The Kansas City Chiefs’ margin of error disappeared a month ago.
So to achieve their 2025 goals, they desperately needed a Week 9 victory over the Buffalo Bills in Orchard Park — but instead, they allowed
themselves to get taken out behind the woodshed on both sides of the line, getting bullied in the trenches. They struggled to cover Buffalo’s tight ends and finish their drives when it mattered most. It all added up to a disappointing 28-21 loss that the Bills controlled from their opening drive.
As the dust settles on Sunday afternoon’s loss, Kansas City finds itself firmly in third place in the AFC West, two games behind the Denver Broncos.
And the season is no longer young.
Here are five things we learned in Buffalo.
1. The Chiefs’ offensive line is a problem… again
In the blink of an eye, we’re back to 2024 on the offensive line.
Hopefully, the Chiefs can get healthy during the bye week so that this doesn’t become a long-term issue. But as it stands right now, Kansas City is banged up (or missing its starter) at four of the line’s five positions.
We don’t have a solid timeline for Josh Simmons’ return. We don’t yet know how serious Jawaan Taylor’s ankle injury is. But Jaylon Moore and Wanya Morris facing the Broncos’ pass rush in Week 11 isn’t something anyone wants to imagine.
Even though they played through their injuries on Sunday, starting guards Trey Smith and Kingsley Suamataia are also banged up. The Chiefs need them healthy for the back half of the season.
On Sunday, the offensive line came up short. If they can’t quickly get back to full strength, this won’t be the last time we see Kansas City get overwhelmed in the trenches.
2. Chris Jones has lost a step
It’s time to acknowledge the elephant in the room: the Chiefs’ star defensive tackle isn’t the player he once was.
He’s still a good player. But he can no longer consistently fight through double-teams to make an opposing quarterback miserable. He can still win plenty of one-on-one matchups, but he is no longer the one-man pass-rushing force of nature we used to see.
While Father Time comes for us all, we are rarely ready to hear his knuckles rapping at the door.
This wouldn’t necessarily be a problem — except for one thing: the Kansas City defense is still built around Jones being a dominant player. If he isn’t consistently collapsing the pocket, the Chiefs don’t have another lineman who can win fast and speed up the opposing quarterback’s internal clock.
It’s time to recognize that this is the basic problem with the team’s pass rush.
3. The Chiefs’ refusal to run the ball is a problem
Head coach Andy Reid refused to run the ball for most of Sunday’s second half.
_ _ _ _ _ _ _
• [DIRECTIVE A] In the Chiefs article, change "Week 11" to "Week 12" in the passage starting with "We don’t have" and going on through "he once was.", and give that passage.
_ _ _ _ _ _ _
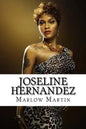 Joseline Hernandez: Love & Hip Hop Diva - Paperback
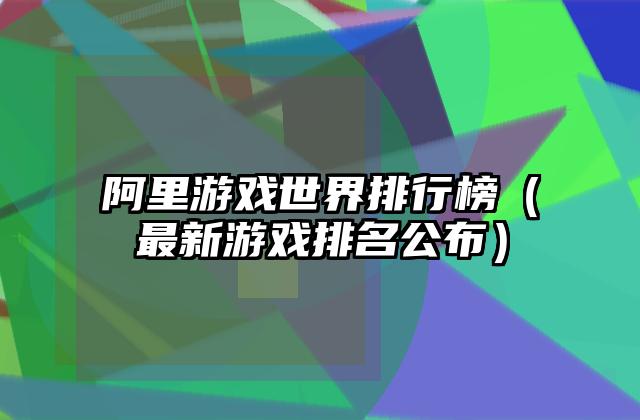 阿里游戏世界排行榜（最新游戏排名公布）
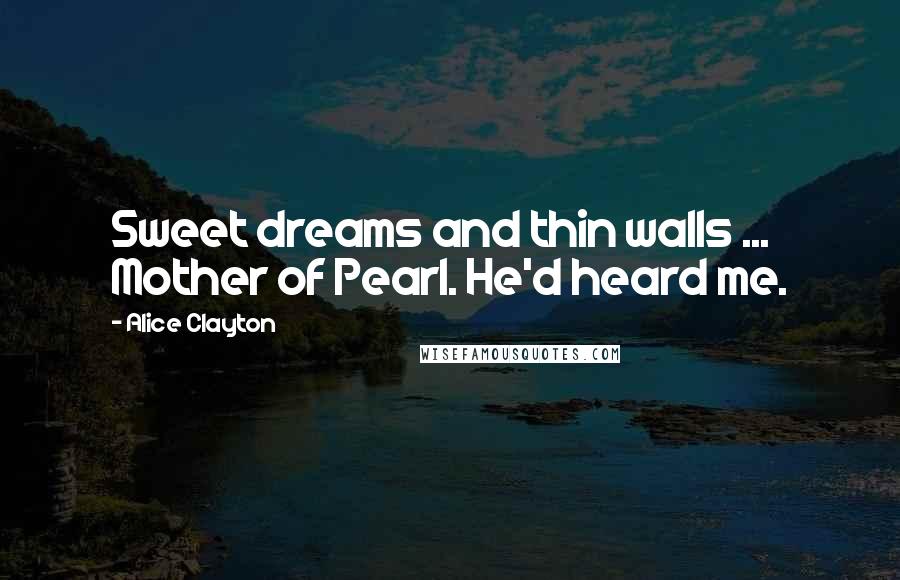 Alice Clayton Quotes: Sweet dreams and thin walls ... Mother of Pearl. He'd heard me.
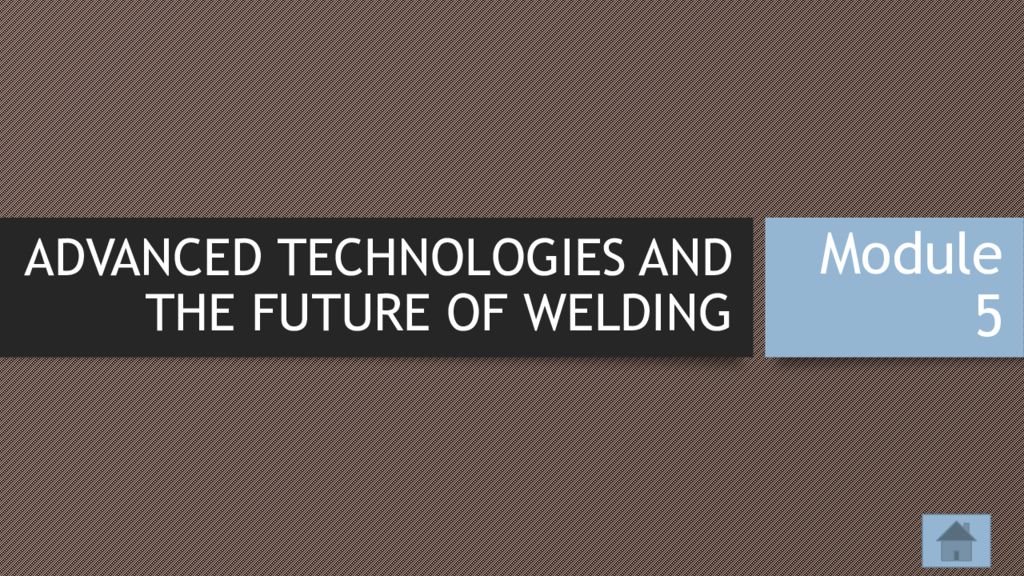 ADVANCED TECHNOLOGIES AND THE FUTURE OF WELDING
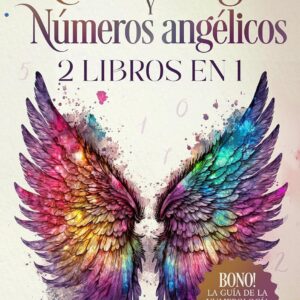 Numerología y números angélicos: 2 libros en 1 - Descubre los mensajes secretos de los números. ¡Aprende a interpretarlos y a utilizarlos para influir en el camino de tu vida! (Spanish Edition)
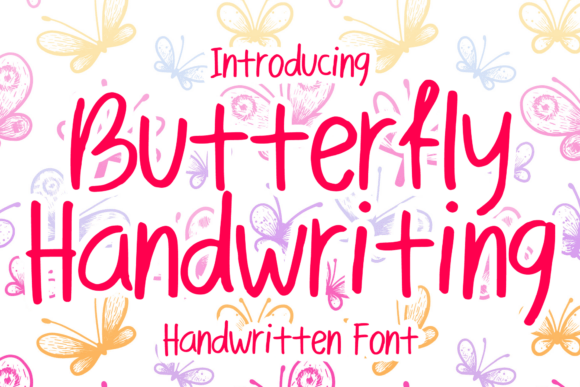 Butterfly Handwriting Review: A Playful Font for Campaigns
_ _ _ _ _ _ _
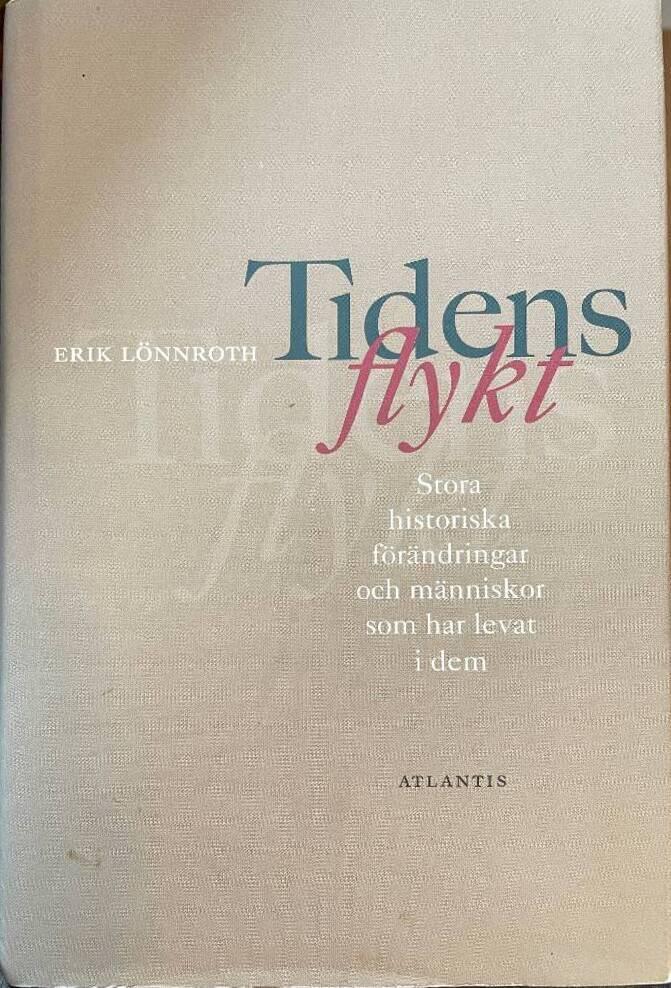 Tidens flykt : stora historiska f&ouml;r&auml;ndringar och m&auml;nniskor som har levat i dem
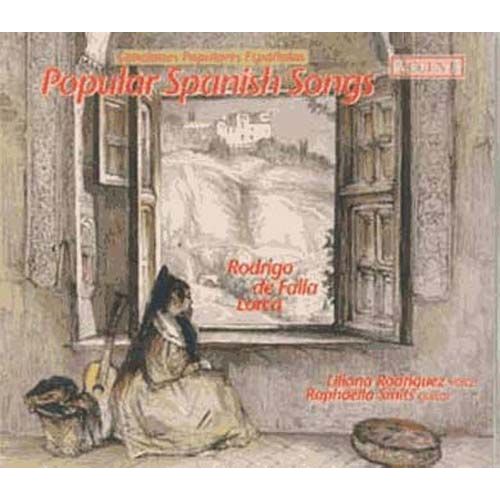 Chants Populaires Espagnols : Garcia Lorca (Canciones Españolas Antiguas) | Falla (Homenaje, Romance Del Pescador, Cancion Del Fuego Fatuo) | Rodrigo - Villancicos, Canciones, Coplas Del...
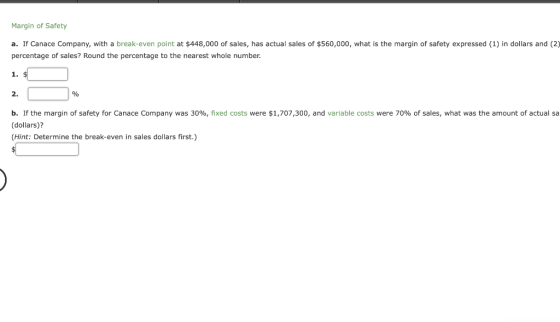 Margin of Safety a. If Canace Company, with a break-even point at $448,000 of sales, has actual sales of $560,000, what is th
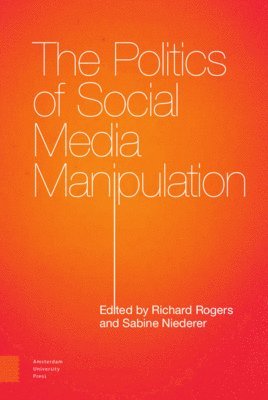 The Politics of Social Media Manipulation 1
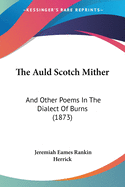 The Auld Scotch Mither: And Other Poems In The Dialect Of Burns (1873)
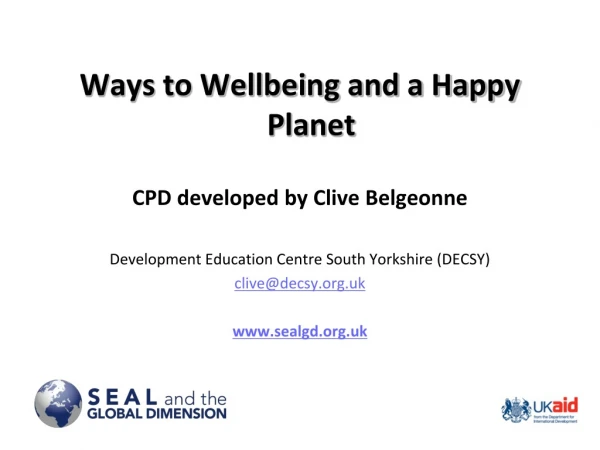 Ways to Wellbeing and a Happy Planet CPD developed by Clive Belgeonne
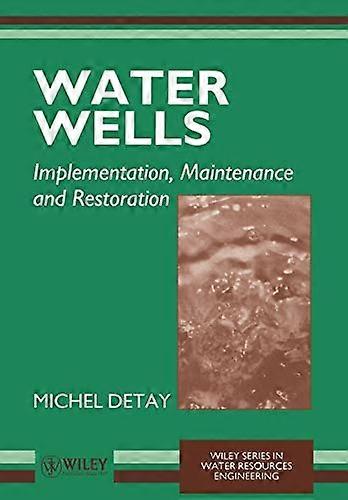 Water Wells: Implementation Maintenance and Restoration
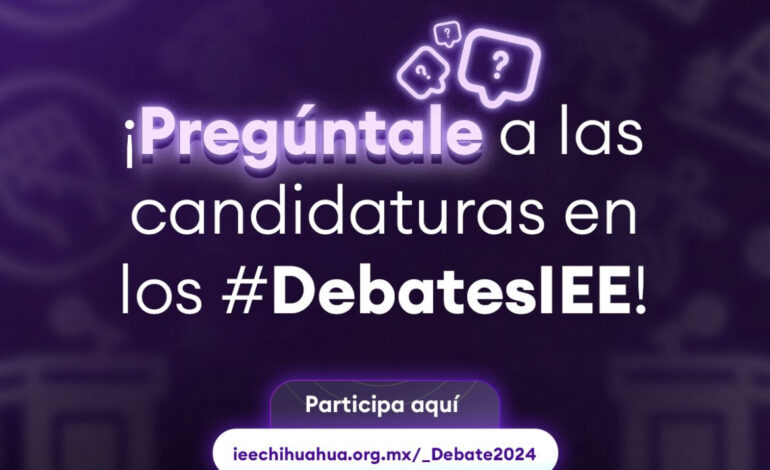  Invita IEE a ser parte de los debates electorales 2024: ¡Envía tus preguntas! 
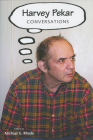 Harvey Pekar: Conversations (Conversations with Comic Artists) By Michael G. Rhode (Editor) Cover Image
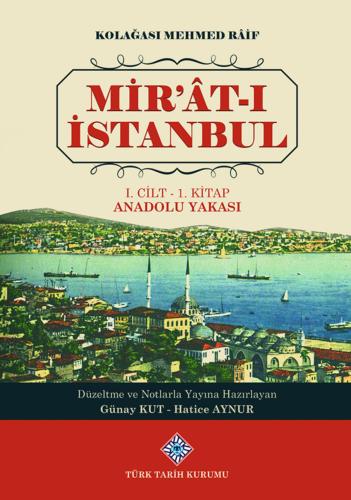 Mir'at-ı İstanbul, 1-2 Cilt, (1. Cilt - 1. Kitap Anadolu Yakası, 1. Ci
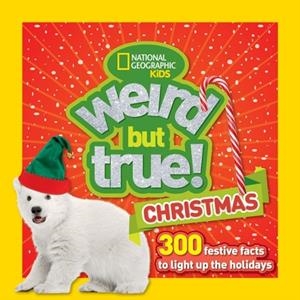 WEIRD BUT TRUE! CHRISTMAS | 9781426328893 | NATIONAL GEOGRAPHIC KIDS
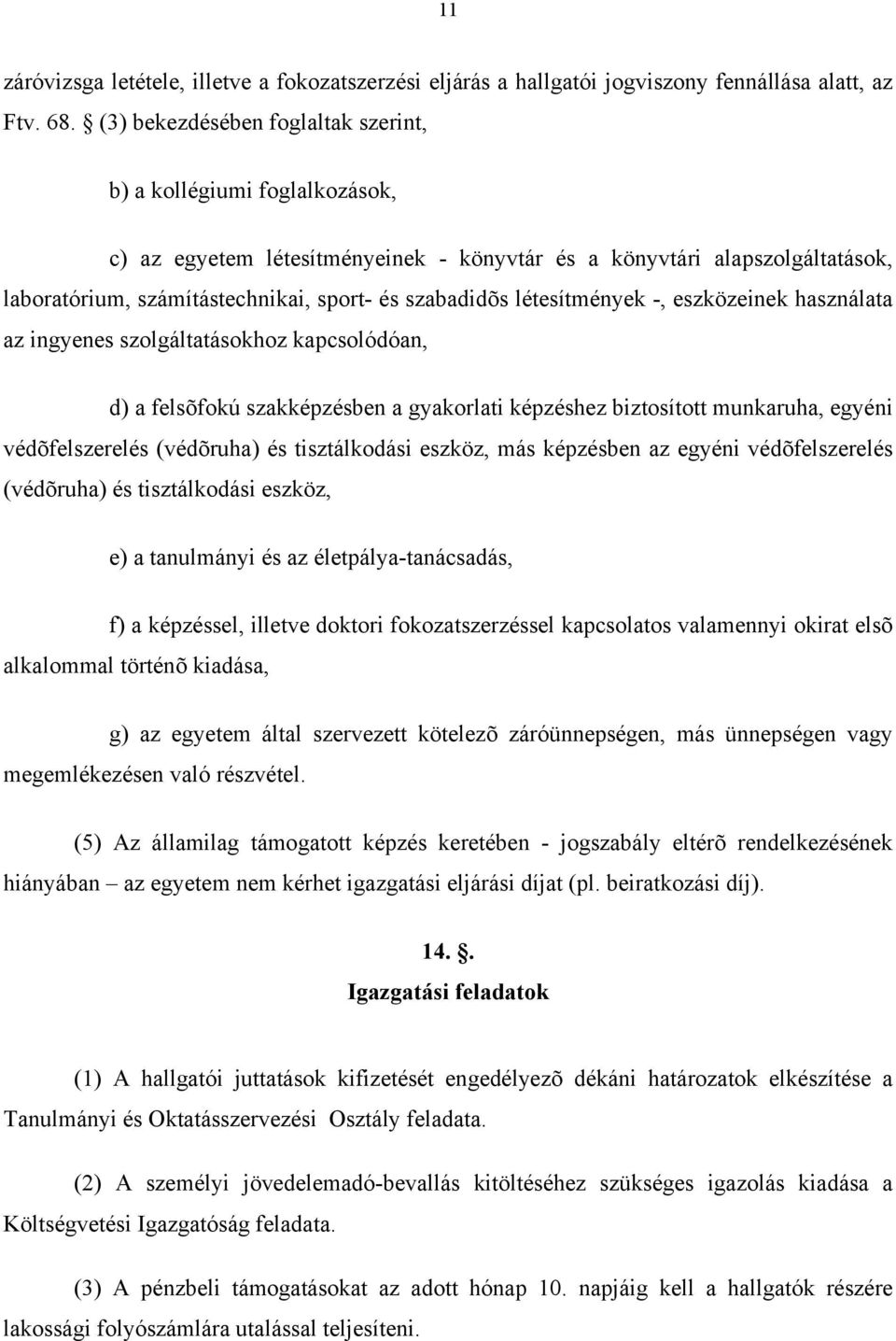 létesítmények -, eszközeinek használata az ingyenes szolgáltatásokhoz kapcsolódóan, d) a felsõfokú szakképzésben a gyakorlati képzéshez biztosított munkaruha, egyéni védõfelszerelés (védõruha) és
_ _ _ _ _ _ _
• [DIRECTIVE B] Copy the listing lines word for word, starting with the line that contains "Joseline Hernandez: Love" and going on through the line that contains "Butterfly Handwriting Review: A". Leave the pictures out.

• [FINAL ANSWER A]
We don’t have a solid timeline for Josh Simmons’ return. We don’t yet know how serious Jawaan Taylor’s ankle injury is. But Jaylon Moore and Wanya Morris facing the Broncos’ pass rush in Week 12 isn’t something anyone wants to imagine.
Even though they played through their injuries on Sunday, starting guards Trey Smith and Kingsley Suamataia are also banged up. The Chiefs need them healthy for the back half of the season.
On Sunday, the offensive line came up short. If they can’t quickly get back to full strength, this won’t be the last time we see Kansas City get overwhelmed in the trenches.
2. Chris Jones has lost a step
It’s time to acknowledge the elephant in the room: the Chiefs’ star defensive tackle isn’t the player he once was.

• [FINAL ANSWER B]
 Joseline Hernandez: Love & Hip Hop Diva - Paperback
 阿里游戏世界排行榜（最新游戏排名公布）
 Alice Clayton Quotes: Sweet dreams and thin walls ... Mother of Pearl. He'd heard me.
 ADVANCED TECHNOLOGIES AND THE FUTURE OF WELDING
 Numerología y números angélicos: 2 libros en 1 - Descubre los mensajes secretos de los números. ¡Aprende a interpretarlos y a utilizarlos para influir en el camino de tu vida! (Spanish Edition)
 Butterfly Handwriting Review: A Playful Font for Campaigns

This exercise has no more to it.